Sepsis hard to detect
Aishwarya was somewhat responsive when she was triaged but became increasingly unwell as she waited almost two hours in Perth Children's Hospital for treatment.
The inquest is examining why medical staff didn't pick up on the severity of her illness sooner, and why her parents' concerns weren't listened to.
Experienced paediatric ICU practitioner Dr Jarrod Cross gave evidence that sepsis was a reasonably regular occurrence in children.
Dr Cross said children typically had better outcomes from sepsis, but it was "notoriously difficult to diagnose".
He said testing showed Aishwarya had severe acidosis – which reflected the severity of her illness.
The doctor said it would have taken at least several hours for it to build up to that level.
Dr Cross was asked by the family's lawyer Tim Hammond if a child presented with the constellation of symptoms Aishwarya did when assessed in the waiting room, it would trigger a potential sepsis diagnosis.
Dr Cross said it would, along with other potential diagnoses that fit with those symptoms.
Symptoms 'extremely rare'
Dr Hale was also asked what steps he took to be alert to the possibility of sepsis.
"I think we just have to do exactly that, keep it in the forefront of our minds," he told the court.
Dr Hale said he saw patients with sepsis once or twice a week, but never with such a severe case.
He said such symptoms presented "extremely rarely" and had only ever seen fatal cases in adults.

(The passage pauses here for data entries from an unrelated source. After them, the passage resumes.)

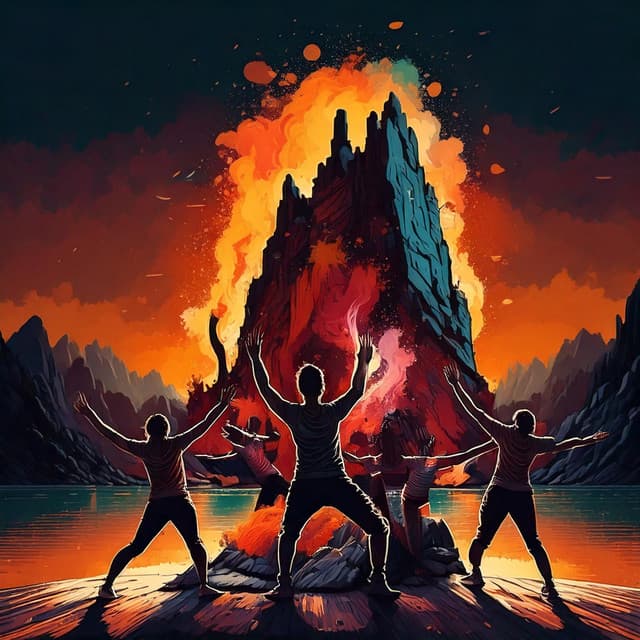 Rhythmic Flow: Hip Hop Beats for Yoga Balance - Sad LoFi Girl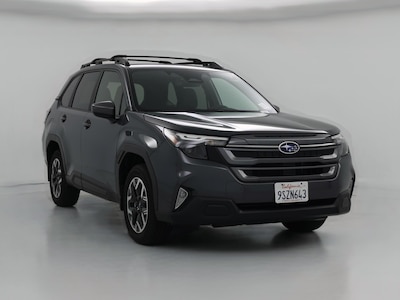 2025 Subaru Forester Premium -
                Roseville, CA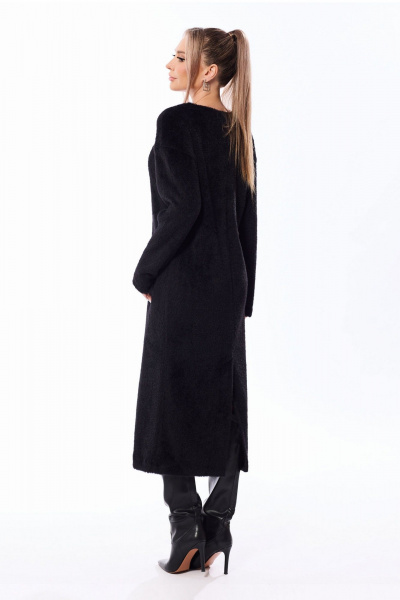Платье Golden Valley 44225 черный - фото 3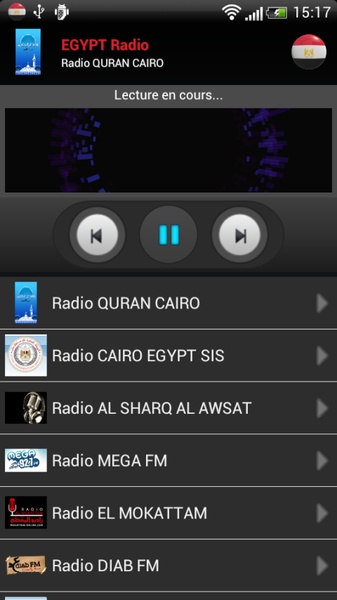 Radio Egypt - Preview 5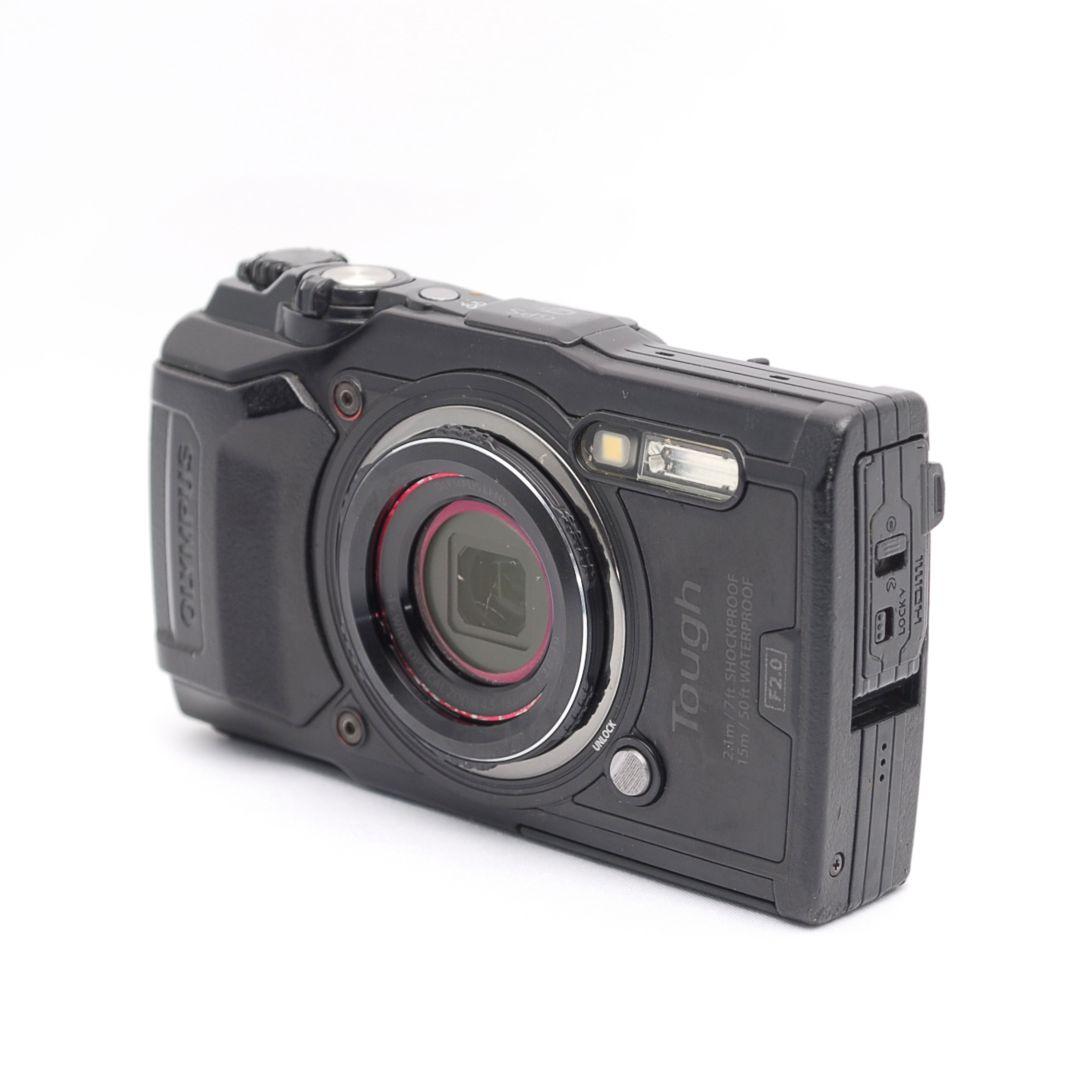 動作品 OLYMPUS オリンパス Tough TG-6 Wi-Fi 防水15m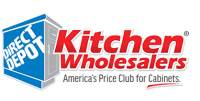 Direct Depot Kitchen Wholesalers Logo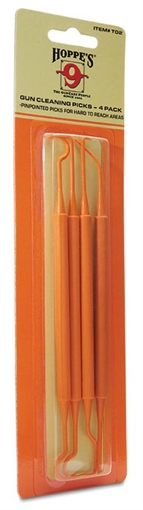 Picture of HOPPE'S CLEANING PICKS 4PK T02
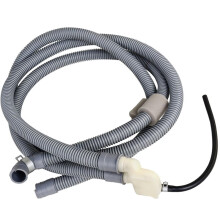 Mangueira de Drenagem Atualizada para Lavadora para 5215ER2002G, Compatível com Máquinas de Lavar para . Substitui Os Modelos AP4457291,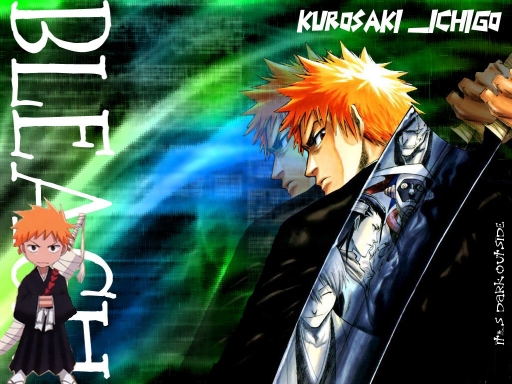 Kurosaki Ichigo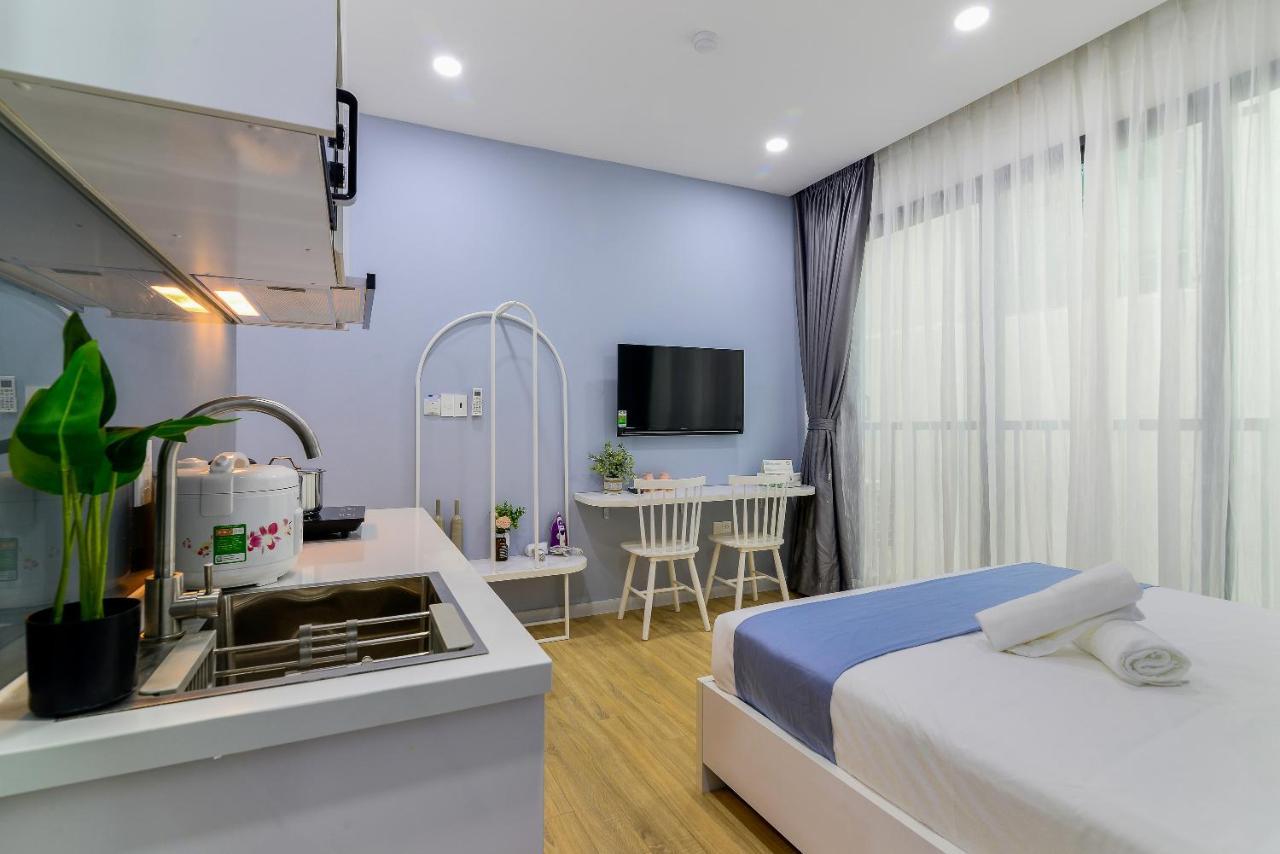 Cozrum Homes - Saphera Residence Ho Si Minh-város Kültér fotó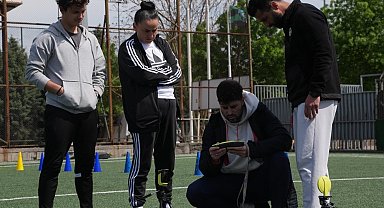 Kocaeli'den gençlere tam destek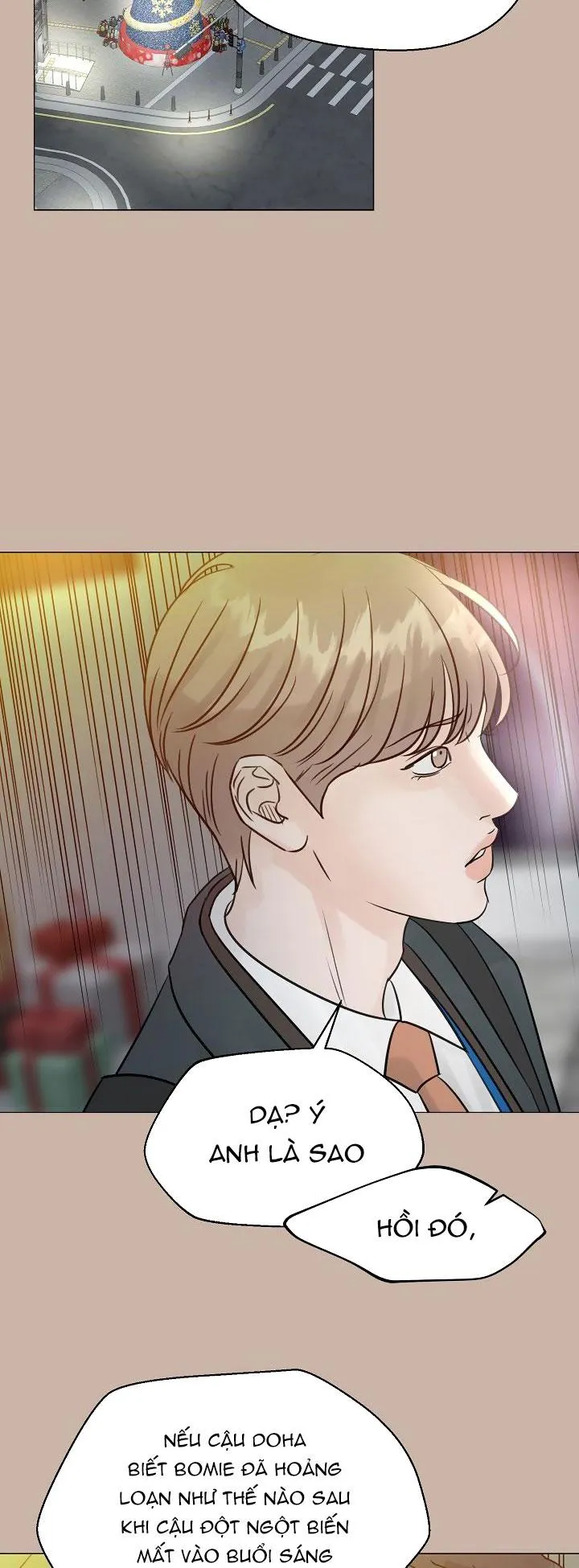 Ở LẠI BÊN TÔI Chapter 48 Trang 35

The inquest has heard Aishwarya was not continuously observed by the waiting room nurse who began her assessment but was called away to other duties, and the hospital was extremely busy.
Staff have told the inquest they thought the hospital was understaffed compared to patient demand.
Desperate resuscitation attempts
The two doctors were asked about the quality of the care provided to Aishwarya in the resuscitation area.
Dr Cross agreed with the proposition, put by the hospital's lawyer, that the resuscitation was of a very high standard and the team did everything it could to save Aishwarya's life.
Dr Hale gave evidence he managed to perform two difficult procedures – inserting a canula and intubation on the first go, something the hospital's lawyer pointed out was exemplary.
Dr Hale also told the court there had been objections from nursing staff about ceasing resuscitation efforts, but ultimately it was conceded there was nothing more that could be done.
"It's always hard when there are objections in a (resuscitation)," Dr Hale said, but added it was a valuable process to ask everyone in the room that night whether they thought any more could be done for her.
"I think it was good for them to have time to discuss this," he said.
"Everyone threw everything they had to try to save Aishwarya.
"From the time we entered resuscitation we did everything that we could.
"It was a very well-led, calm and coordinated approach."